Gary Kirt was a thrifty, working-class kid who learned the value of real estate as a teenager. He went on to build a lucrative 40-year career in the Minnesota mortgage trade, and now is stepping up his work on homelessness.

Kirt's entry into the housing industry began in 1969, when he bought a modest south Minneapolis house on a contract-for-deed for $6,500 at the age of 17. He'd decided to stay in Minneapolis to finish his senior year at the former Marshall University High rather than follow his family into a rural-community factory job.

Kirt was a good student, good quarterback and hard worker. He took weekend night shifts at a bait shop on Lake Street that served fishermen of the city lakes. Frugal and a renter, Kirt put down $1,000 in savings to buy the house. The bait shop owner, an accountant, helped him with the process.

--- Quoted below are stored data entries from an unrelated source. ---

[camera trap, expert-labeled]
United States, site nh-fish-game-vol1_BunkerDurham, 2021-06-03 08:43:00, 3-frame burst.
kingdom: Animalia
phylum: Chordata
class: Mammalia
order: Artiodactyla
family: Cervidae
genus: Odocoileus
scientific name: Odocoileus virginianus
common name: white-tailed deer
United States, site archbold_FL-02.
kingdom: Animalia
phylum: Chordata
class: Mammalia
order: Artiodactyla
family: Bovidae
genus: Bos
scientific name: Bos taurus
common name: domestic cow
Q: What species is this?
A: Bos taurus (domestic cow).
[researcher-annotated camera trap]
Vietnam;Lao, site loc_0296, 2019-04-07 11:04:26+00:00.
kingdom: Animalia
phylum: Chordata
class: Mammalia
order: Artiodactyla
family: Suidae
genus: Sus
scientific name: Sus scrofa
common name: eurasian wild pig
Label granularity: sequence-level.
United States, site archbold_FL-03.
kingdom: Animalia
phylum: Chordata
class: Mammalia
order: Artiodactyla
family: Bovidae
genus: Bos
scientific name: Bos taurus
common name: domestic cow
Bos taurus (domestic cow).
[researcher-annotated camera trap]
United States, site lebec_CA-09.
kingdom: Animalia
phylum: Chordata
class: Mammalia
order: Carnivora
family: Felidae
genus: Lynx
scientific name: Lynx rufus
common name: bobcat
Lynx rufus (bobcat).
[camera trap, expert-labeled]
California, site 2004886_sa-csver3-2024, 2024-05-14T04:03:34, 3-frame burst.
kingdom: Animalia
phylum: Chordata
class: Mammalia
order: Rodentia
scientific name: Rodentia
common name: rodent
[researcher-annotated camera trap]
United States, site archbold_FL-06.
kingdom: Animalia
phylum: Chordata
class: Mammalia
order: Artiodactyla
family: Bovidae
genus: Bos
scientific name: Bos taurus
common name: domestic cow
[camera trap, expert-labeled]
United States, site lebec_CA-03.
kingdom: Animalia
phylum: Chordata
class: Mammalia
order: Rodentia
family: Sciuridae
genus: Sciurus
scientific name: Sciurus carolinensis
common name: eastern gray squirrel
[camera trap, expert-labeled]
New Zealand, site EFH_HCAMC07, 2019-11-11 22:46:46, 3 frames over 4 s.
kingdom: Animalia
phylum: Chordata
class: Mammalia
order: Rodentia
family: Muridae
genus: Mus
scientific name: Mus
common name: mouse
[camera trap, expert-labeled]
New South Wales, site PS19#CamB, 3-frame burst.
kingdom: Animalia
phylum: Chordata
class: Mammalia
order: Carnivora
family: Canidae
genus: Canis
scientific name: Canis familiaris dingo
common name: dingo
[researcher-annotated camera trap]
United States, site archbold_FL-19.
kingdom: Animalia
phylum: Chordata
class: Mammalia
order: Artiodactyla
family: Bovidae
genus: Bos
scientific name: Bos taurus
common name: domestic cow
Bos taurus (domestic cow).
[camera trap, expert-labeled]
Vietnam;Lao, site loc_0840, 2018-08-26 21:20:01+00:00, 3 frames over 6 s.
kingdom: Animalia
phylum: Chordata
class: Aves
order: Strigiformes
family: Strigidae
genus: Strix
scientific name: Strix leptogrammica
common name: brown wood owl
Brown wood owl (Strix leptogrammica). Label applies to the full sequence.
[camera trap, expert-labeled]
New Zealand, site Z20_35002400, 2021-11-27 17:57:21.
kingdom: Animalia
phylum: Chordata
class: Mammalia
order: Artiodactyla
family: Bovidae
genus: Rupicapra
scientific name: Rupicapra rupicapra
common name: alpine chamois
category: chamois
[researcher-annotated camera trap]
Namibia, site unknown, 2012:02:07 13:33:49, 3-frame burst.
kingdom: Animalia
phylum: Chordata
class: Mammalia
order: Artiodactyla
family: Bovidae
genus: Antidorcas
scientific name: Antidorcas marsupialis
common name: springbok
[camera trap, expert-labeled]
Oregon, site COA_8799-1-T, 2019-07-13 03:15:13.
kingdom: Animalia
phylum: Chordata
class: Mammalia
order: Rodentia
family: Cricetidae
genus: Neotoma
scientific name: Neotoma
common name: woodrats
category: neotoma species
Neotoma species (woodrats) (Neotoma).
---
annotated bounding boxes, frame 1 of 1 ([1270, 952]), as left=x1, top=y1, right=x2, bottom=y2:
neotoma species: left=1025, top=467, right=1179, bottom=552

Kirt refurbished and rented out his house, then bought and moved to another one on the North Side. He eventually sold them both for a profit.

At 19, Kirt talked his way into the former Conservative Mortgage as a commission-based mortgage banker. He worked nights and weekends to meet with potential developer-and-builder customers and real estate agents, in what was traditionally a bank-and S&L-dominated industry that resisted change.

Kirt joined the late Hal Greenwood's big Midwest Federal Savings in 1979, but left within six months. He was wary of the emerging legal-and-regulatory problems that precluded a full-throttle investment in mortgage banking, for which he'd signed on. Those and other issues would lead to the failure of Midwest Federalin 1989.

Kirt took $5,000 from his severance check to buy Bell Mortgage, a 100-year-old company in decline. Kirt was essentially buying a well-known name and some typewriters.

Kirt grew Bell Mortgage into the largest privately owned mortgage company in the Midwest with nearly $2 billion in annual closings. Kirt last month received a lifetime achievement award from the Minnesota Mortgage Association for innovation, success and ethics.

"I bought it in 1980 and sold it in 2011," Kirt, now 69 and fully retired, recalled of Bell. "We had about 200 people. We were acquired by State Bank & Trust out of Fargo, North Dakota. They are really decent people. It was a home run."

Kirt ran a clean shop that avoided the sub-prime mortgage debacle. He led Bell Mortgage for another two years before becoming a consultant to the company. In 2013, State Bank renamed itself Bell Bank, a recognition of the strong Bell name in the fast-growing Twin Cities market.

"As they say in the Minnesota Boundary Waters, always leave your campsite better than you found it," Kirt said. "I hope I'm leaving the mortgage industry at least a bit better than I found it back in 1970."

Kirt, a millionaire, has served as an inner-city youth coach and mentor at the Boys & Girls Club, where he also was a board member for nearly 30 years.

"I'm probably the only board member who was ever a member of what was just the Boys Clubback then,'' Kirt recalled. "When I was a kid from the street, there were people at the Boys Club who helped me make the right choices. And I had other choices."

As a young man, Kirt played pickup basketball in the basement gym of Simpson United Methodist Church at E. 28th Street and First Avenue S. He volunteered when the church opened a homeless shelter in its basement 38 years ago. He served on the board of what became the nonprofit Simpson Housing Services for more than three decades and is now an emeritus board member with his wife.

"We're not winning yet at homelessness," Kirt said. "But we're using a nonjudgmental, supportive-housing approach. The Simpson people are really smart and we're working at it."

Kirt bought a building for $600,000 to help Simpson Housing Services expand. He now a is helping lead a $30 million private-public fundraising campaign to build a new 70-bed facility and 42 units of supportive housing on the church site.

Simpson Housing Services works with 1,000-plus individuals and families annually on housing and related barriers to self-sufficiency.

"Gary and his wife, Karen, are very invested in our mission and programs and they are generous," said Simpson Housing's Executive Director Steve Horsfield, who left a business career years ago. "He's always looking to network and bring partners to us to make them part of the Simpson community."

Kirt wants to help more folks do better.

"At some point, my life became more about gratitude than acquiring more money and more stuff," he said. "The concept of helping always came natural to me. And I like the concept of paying it forward."